問 私は近く60歳の定年退職を迎えます。私が働いている会社は退職金を減額したり、支払わない場合があるという話をよく聞きます。退職金をめぐりどのような争いがあるのか?私は今後どのような点を注意すれば退職金を満額貰えるのか、必要な対応を教えてください。
答 退職金をめぐる労働相談が増えています。その内容は以下の4点にまとめられます。
(1)退職前に営業に配置転換し、クレームがあり会社に損失を与えたと言って退職金を相殺して減額する例。
(2)些細な口実で減給し、その数が月後に顧客からクレームがあった。反省していないとして懲戒解雇する。退職届を出せば退職金を半額支給すると言う例。。
(3)就業規則では退職金規程があるのに、社長が突然「退職金はない」と言い始めた例。
(4)55歳を過ぎてから賃下げを続け、同時に退職勧奨を行う。
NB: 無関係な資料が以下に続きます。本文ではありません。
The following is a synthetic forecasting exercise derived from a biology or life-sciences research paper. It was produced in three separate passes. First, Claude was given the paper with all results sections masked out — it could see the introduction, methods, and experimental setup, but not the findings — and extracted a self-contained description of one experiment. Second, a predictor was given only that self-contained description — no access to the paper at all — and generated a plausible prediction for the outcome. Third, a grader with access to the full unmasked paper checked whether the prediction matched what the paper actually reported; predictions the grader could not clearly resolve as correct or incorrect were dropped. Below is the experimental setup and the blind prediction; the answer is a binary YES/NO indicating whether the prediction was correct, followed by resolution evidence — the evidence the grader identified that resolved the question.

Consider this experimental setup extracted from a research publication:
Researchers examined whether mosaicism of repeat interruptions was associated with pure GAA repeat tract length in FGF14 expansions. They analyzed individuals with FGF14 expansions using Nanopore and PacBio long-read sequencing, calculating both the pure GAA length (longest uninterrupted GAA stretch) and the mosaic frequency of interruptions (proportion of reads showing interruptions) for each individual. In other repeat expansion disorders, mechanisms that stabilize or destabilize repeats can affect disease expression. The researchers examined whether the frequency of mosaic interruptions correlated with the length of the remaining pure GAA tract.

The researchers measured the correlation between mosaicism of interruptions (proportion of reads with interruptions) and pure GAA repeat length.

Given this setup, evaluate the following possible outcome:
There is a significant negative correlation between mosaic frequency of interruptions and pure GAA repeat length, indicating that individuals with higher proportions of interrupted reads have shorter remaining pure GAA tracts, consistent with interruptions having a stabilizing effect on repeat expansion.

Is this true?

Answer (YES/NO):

自己退職になると退職金は半額となる例。
これらが退職金を減額したり、支払わなくする手口である。つまり退職金の減額や支払い拒否には、減給処分や、顧客のクレームがあったとして損害賠償や退職金との相殺、退職勧奨や解雇問題が付随しているのが特徴です。
つまり定年前の労働者が会社から不当に減給にされたり、顧客からクレームがあったとか、会社に損失を出した、などと言われたら信頼できるユニオンにすぐ加入しておくべきでしょう。
退職金請求権が認められるには根拠となる就業規則や労働協約や労働契約書や退職金規程が必要です。これらの開示を求めるか、もしくは定年で退職した先輩から入手すべきです。
退職金の性格は、賃金の後払い的性格と功労報償的性格を合わせ持っています。この性格から会社に損害を与えたとか、顧客からのクレームや処分、また自己退職などで退職金を減給できるように就業規則や退職金規程で定めている例が多いのです。
退職金の減額や不支給を会社が言い出したら、すぐ信頼できるユニオンに加入し、指導を受けながら対応するのが重要なことです。特に会社が定年前に退職勧奨を始めた場合はユニオンの指導なしには雇用を守り、定年まで働き、かつ65歳まで雇用延長を守らせることは難しいでしょう。